Se corrigió de inmediato y dijo que sin duda me encantaría, claro que sí..., era una gran película..., bla, bla, bla. Pero ahí estaba. Me alegré por él, en cierto sentido. Había pensado en una única cosa durante demasiado tiempo, este chico.

Así pues, vimos la película. Bajé las persianas, desconecté el teléfono y observé esos extraños dibujos animados de una niña que acaba en un universo paralelo, entre un montón de criaturas raras, la mitad de las cuales no se sabía si eran buenas o malvadas. Lou se sentó justo al lado de Will. Le alcanzaba la bebida y, en una ocasión, le limpió el ojo cuando se le metió algo. Era muy tierno, en realidad, si bien una parte de mí se preguntaba cómo diablos acabaría todo esto.

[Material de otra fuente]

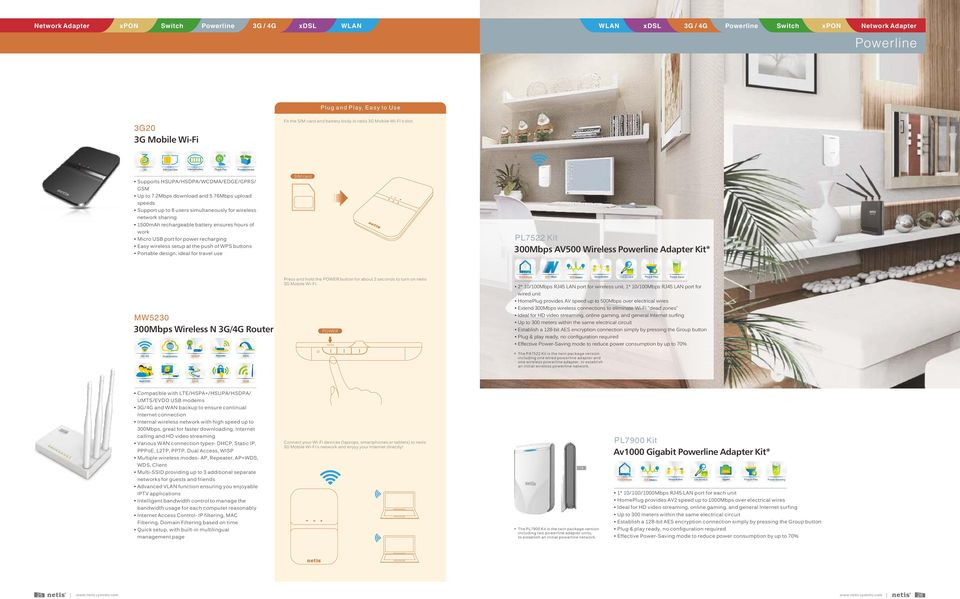 76Mbps upload speeds Support up to 8 users simultaneously for wireless network sharing 1500mAh rechargeable battery ensures hours of work Micro USB port for power recharging Easy wireless setup at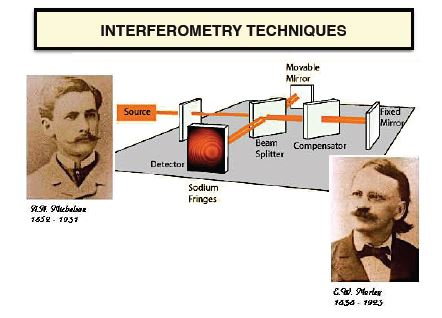 Interferometry Techniques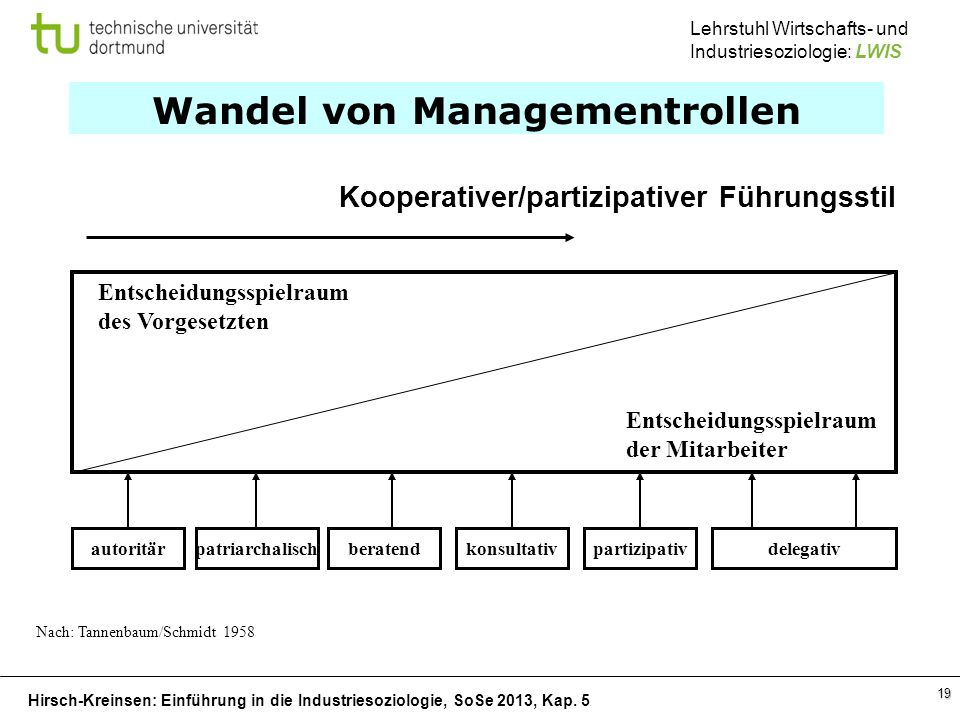Wandel von Managementrollen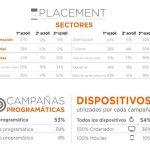 Automoción, con 10,9% de Share of Voice 337 marcas y 1379 campañas, lideró ranking en Diciembre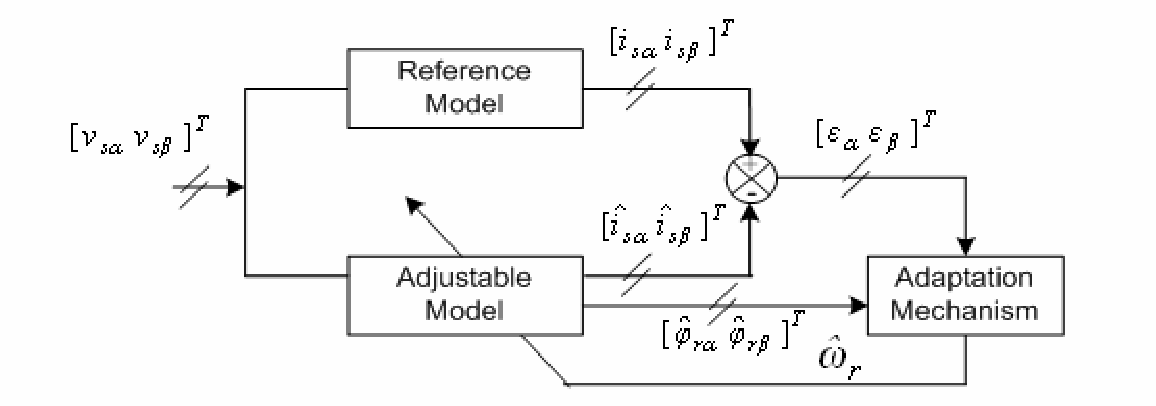 PDF] A Robust Sensorless Direct Torque Control of Induction Motor ...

Y entonces, mientras Louisa subía las persianas y nos preparaba té, se miraron el uno al otro como dos personas que se preguntaban si compartir un secreto, y me dijeron que se iban a ir. Diez días. Aún no sabían adónde, pero sería lejos y saldría bien. ¿Iría con ellos a ayudarlos?

¿Acaso un perro rechazaría un hueso?

Tuve que quitarme el sombrero ante la muchacha. Si alguien me hubiera dicho hace cuatro meses que Will haría un viaje largo (qué diablos, que lo sacarían de esa casa), le habría respondido que le hacían falta más cervezas para montar un guateque. Eso sí, antes de irnos, le hablé con discreción acerca de los cuidados médicos de Will. No podíamos volver a correr un riesgo como el de la noche anterior si nos veíamos atrapados en medio de ninguna parte.

Incluso se lo dijeron a la señora T cuando se pasó a saludar, justo cuando Louisa se marchaba. Fue Will quien lo soltó, como si fuera algo tan normal como un breve paseo alrededor del castillo.

Tengo que decirlo: yo estaba encantado. Esa condenada página de póquer se había tragado todo mi dinero y ni siquiera tenía planes para ir de vacaciones este año. Incluso le perdoné a Louisa ser tan estúpida como para escuchar a Will cuando le dijo que no le cambiara los tubos. Y, en serio, eso me había cabreado mucho. O sea, todo marchaba de maravilla, y yo iba silbando cuando me puse el abrigo, soñando ya con playas de arena blanca y mares azules. Incluso me puse a pensar si podría encajar una breve visita a casa, en Auckland.

Y entonces las vi: la señora Traynor de pie junto a la puerta trasera, mientras Lou esperaba a cruzar la calle. No sé de qué habrían hablado ya, pero las dos tenían un gesto sombrío.

Solo oí la última frase, pero, para ser sincero, con eso me bastó.

—Espero que sepas lo que estás haciendo, Louisa.